---------- Brano ----------
Milk di Khashabi Ensemble. Terminate le parole, non resta che un dolore muto

Milk di Bashar Murkus - Courtesy La Biennale di Venezia © Andrea Avezzù
Milk di Bashar Murkus - Courtesy La Biennale di Venezia © Andrea Avezzù

Dalla Palestina alla Biennale Teatro di Venezia, in prima nazionale, la performance visiva di Bashar Murkus sulla morte che mette al centro la figura della madre

Dai territori arabo-israeliani tornai in uno stato di tensione che richiese settimane per stemperarsi. Partita in un viaggio di conoscenza senza nessuna partigianeria, i continui checkpoint, le minacce dei coloni israeliani armati di manganelli, la militarizzazione ordinaria delle città, la sostituzione della linea di separazione tra le due corsie con un muro in cemento armato, mi avevano fatto capire quanto ansiogena e frustrante fosse la quotidianità in quell’area, in particolare per la componente araba, e di conseguenza quanto quel disagio contenesse in sé fisiologicamente un potenziale aggressivo ed esplosivo.
---------- Voci fornite ----------
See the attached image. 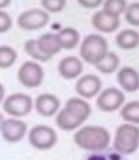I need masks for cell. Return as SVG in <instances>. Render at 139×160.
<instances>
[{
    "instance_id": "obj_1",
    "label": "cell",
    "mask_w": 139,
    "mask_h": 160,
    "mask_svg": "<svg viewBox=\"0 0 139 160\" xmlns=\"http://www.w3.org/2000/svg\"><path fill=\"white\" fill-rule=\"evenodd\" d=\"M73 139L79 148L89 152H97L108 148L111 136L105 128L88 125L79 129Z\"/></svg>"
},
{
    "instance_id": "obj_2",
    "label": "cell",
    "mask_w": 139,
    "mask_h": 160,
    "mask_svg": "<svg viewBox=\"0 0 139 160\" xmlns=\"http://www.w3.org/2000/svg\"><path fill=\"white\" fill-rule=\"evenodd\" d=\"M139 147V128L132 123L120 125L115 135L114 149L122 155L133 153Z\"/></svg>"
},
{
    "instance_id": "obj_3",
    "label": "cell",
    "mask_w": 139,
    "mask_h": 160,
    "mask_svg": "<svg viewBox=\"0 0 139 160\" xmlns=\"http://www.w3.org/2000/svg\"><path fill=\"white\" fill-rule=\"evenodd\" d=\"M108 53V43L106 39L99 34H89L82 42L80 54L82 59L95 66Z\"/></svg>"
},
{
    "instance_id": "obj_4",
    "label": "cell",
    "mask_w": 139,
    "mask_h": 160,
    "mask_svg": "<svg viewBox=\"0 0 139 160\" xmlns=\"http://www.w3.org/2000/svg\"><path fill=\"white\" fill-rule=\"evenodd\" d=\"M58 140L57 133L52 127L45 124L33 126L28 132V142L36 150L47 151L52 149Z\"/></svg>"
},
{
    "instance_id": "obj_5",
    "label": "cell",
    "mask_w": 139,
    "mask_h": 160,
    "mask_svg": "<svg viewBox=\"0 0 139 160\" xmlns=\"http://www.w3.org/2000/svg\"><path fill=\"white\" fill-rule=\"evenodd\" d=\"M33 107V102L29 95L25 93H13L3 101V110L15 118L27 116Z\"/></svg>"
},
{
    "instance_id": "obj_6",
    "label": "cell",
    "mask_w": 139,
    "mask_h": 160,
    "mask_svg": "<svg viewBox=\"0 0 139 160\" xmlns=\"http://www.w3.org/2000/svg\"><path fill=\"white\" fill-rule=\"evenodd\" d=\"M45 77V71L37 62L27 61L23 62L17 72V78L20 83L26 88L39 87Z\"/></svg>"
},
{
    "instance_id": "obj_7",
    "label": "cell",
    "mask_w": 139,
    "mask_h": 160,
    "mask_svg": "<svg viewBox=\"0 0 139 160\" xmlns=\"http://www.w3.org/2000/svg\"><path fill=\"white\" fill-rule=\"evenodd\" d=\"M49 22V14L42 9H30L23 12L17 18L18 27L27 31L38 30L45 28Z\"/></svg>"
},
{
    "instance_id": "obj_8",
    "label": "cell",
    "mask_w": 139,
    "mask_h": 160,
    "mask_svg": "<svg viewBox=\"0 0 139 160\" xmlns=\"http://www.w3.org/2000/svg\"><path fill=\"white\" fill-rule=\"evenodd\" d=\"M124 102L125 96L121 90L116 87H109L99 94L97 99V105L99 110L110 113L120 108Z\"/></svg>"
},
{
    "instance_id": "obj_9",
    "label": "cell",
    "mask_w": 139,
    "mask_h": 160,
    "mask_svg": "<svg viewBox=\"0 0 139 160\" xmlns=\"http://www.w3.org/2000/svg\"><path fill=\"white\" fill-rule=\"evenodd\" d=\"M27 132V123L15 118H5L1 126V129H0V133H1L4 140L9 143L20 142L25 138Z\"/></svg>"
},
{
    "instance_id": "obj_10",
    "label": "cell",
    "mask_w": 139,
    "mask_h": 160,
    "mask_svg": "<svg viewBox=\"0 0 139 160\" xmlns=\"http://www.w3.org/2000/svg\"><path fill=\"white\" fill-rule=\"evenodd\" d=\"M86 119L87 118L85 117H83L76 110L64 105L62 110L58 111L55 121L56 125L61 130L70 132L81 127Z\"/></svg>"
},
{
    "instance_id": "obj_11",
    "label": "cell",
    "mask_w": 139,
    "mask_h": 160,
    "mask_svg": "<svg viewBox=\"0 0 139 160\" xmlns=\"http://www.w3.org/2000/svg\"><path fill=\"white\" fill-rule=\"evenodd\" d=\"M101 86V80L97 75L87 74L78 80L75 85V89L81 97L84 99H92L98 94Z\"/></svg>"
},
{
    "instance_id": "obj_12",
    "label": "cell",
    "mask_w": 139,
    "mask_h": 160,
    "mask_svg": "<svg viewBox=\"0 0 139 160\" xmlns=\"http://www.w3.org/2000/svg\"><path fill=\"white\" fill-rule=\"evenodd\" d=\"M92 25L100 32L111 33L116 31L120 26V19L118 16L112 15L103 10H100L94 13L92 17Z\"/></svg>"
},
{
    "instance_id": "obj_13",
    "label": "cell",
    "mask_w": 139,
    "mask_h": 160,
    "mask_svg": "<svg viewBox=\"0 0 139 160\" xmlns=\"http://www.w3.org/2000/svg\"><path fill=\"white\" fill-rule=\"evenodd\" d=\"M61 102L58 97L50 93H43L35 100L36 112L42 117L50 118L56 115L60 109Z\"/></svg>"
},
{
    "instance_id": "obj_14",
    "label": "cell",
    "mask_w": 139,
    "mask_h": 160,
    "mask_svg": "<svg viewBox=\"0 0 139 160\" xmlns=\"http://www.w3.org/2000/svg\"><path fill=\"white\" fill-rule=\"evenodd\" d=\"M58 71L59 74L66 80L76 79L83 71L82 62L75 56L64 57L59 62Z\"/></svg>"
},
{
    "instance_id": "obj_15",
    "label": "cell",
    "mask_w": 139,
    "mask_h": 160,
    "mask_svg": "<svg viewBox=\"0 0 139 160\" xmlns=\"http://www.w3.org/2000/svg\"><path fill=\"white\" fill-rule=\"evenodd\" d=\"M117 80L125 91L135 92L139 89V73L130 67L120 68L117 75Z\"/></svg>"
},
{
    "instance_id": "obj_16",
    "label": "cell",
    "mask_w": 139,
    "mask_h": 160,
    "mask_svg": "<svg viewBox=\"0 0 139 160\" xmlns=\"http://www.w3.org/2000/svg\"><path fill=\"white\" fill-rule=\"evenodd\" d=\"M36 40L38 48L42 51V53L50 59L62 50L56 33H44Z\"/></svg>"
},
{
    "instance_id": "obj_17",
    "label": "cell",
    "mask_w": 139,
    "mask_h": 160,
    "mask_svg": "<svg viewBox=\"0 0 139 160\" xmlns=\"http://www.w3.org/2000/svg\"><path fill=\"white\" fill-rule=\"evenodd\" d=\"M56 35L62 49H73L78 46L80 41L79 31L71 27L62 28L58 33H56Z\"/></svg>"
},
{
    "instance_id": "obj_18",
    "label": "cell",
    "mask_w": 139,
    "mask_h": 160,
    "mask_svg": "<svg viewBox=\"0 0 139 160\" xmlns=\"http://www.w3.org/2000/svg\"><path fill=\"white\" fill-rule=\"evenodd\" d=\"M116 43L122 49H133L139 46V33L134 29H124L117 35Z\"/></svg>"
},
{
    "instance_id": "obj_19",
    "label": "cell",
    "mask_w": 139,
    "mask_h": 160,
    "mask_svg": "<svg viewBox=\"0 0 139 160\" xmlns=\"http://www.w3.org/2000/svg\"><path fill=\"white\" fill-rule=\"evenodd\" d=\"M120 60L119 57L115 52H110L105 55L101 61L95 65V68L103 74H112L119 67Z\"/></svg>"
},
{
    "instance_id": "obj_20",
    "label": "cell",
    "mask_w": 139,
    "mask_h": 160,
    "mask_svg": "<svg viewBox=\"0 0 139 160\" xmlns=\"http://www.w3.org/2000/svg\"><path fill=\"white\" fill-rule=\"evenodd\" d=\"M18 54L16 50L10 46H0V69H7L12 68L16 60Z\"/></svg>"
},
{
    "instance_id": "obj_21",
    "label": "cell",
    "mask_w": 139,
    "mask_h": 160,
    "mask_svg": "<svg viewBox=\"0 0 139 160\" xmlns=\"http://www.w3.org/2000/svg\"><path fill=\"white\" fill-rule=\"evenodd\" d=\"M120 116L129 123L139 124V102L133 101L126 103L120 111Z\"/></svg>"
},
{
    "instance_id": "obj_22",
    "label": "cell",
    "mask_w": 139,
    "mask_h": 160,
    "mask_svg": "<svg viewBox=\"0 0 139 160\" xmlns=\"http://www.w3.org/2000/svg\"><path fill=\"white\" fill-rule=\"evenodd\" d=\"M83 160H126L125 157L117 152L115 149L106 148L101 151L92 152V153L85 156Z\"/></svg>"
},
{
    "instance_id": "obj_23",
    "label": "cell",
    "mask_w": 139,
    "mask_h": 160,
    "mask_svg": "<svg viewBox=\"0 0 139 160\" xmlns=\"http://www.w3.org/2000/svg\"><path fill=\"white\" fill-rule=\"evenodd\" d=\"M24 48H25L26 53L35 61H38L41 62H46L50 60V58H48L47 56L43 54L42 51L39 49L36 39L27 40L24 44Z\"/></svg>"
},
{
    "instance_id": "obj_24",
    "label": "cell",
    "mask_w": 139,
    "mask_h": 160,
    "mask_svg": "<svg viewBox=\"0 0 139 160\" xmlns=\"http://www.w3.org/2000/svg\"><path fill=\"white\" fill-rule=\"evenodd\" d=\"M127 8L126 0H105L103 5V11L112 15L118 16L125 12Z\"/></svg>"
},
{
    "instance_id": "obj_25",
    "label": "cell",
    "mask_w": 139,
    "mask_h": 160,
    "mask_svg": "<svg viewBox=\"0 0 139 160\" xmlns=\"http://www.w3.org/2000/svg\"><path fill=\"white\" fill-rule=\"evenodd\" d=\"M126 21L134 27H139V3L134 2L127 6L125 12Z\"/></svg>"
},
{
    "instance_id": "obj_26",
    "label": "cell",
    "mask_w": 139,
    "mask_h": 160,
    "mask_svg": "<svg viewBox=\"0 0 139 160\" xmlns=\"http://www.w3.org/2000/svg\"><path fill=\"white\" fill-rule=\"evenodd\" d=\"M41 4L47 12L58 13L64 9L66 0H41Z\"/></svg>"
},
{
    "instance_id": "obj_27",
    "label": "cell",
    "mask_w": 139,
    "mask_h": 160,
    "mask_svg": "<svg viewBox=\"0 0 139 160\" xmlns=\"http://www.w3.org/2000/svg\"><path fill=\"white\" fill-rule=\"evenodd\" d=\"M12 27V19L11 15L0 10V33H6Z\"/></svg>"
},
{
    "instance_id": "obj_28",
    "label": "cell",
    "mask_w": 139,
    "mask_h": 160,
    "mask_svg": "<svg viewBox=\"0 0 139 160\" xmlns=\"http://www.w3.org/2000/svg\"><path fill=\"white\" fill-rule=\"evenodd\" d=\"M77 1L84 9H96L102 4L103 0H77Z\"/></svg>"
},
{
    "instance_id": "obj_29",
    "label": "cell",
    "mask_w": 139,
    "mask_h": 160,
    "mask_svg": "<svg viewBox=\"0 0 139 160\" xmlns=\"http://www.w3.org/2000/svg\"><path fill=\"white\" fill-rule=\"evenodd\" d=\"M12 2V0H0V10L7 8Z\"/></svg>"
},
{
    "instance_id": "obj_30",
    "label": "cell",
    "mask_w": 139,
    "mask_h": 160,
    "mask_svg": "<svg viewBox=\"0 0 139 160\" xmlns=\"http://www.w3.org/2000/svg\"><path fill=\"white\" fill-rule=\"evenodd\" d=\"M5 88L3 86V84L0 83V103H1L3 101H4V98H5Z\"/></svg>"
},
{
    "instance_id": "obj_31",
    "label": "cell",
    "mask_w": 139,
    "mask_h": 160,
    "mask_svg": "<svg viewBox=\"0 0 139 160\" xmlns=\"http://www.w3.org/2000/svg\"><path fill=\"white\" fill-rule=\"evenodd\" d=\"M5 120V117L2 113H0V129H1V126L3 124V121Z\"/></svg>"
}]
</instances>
----------
---------- Voci fornite ----------
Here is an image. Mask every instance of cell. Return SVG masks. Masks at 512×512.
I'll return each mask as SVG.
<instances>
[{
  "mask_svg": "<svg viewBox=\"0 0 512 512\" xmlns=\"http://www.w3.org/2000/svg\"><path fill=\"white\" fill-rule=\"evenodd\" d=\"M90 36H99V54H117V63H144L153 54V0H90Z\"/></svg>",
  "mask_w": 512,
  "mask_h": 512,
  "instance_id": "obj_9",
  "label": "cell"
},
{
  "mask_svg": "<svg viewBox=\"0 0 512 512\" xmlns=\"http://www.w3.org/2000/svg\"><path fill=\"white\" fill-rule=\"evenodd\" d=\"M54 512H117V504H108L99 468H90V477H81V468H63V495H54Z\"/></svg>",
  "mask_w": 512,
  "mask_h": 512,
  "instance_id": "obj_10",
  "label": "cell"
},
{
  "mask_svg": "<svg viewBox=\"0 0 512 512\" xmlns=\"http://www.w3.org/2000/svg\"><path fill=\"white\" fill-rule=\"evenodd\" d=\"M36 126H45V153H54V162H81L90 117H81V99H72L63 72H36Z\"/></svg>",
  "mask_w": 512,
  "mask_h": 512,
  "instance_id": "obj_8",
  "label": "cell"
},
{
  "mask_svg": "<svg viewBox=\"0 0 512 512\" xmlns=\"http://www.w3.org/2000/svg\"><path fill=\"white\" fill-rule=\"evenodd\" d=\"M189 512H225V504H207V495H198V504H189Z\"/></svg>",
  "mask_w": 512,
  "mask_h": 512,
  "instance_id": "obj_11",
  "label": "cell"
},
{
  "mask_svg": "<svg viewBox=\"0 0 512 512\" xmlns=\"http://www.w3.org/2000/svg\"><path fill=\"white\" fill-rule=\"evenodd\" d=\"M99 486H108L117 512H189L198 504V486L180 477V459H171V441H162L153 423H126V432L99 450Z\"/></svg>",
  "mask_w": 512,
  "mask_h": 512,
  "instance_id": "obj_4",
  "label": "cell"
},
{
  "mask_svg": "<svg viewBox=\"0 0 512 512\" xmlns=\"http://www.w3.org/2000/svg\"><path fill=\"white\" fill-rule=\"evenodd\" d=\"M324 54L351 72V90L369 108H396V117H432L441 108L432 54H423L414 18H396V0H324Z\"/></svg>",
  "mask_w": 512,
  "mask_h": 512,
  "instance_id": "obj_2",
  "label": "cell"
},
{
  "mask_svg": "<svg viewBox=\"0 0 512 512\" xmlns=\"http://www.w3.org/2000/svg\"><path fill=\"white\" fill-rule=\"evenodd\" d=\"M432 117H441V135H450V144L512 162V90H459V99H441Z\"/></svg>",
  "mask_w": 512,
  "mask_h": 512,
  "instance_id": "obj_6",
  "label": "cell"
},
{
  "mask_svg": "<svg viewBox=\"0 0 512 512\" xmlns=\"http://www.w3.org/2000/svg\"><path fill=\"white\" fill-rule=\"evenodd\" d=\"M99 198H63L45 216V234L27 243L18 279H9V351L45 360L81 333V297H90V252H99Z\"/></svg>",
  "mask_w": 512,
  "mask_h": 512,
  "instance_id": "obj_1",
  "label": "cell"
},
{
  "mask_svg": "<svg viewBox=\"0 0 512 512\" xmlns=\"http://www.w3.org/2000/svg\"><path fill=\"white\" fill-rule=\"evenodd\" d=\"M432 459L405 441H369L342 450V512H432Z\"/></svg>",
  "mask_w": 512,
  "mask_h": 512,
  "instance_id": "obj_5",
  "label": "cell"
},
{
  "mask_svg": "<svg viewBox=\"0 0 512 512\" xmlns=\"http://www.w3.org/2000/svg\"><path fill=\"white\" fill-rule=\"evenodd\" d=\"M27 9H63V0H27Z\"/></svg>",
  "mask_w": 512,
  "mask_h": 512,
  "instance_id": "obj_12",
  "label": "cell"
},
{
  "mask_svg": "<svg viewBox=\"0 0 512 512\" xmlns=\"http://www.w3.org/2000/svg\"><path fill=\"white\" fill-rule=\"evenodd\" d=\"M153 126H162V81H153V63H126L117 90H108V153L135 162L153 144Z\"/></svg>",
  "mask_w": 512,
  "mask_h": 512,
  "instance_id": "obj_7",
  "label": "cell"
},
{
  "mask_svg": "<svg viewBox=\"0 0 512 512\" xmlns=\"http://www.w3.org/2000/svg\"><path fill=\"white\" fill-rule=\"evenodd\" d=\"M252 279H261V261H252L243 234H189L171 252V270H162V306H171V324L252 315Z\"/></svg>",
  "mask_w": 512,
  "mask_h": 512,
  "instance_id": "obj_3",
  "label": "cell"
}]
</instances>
----------
### Consegna
Prosegui il testo su Milk di Bashar Murkus partendo dall'ultima frase riportata.

### Risultato
Coltivare vocazioni artistiche in quei contesti è una sfida alle difficoltà più impervie di sostenibilità economica, ai rischi della libertà espressiva e pure alla capacità di canalizzare costruttivamente la propria rabbia. Non ci si può quindi che accostare con curiosità a soluzioni artistiche che consentano di osservare il processo di trasformazione alchemica di un controverso vissuto collettivo.

La Biennale Teatro di Venezia ha offerto l’occasione più unica che rara di assistere ad una produzione teatrale palestinese, realizzata ad Haifa, città israeliana in cui vivono sia ebrei, sia palestinesi ormai giunti alla quarta o quinta generazione rispetto a quella che si è vista occupare la propria terra dall’affluenza sionista: arabi israeliani, quindi, che conservano la loro cultura e la loro lingua in uno stato in cui sono minoranza indesiderata.

Lì il collettivo Khashabi Ensemble si è costituito nel 2011, e successivamente ha convertito uno spazio abbandonato nel primo teatro palestinese del tutto indipendente in terra d’Israele, ovvero affrancato dai sostegni finanziari di natura pubblica: una scelta coraggiosa ma necessaria per evitare la censura. Ne è direttore Bashar Murkus, classe 1992, la cui prolifica carriera lo ha portato dal 2019 a stabilire proficui rapporti coi più importanti centri di produzione e festival europei.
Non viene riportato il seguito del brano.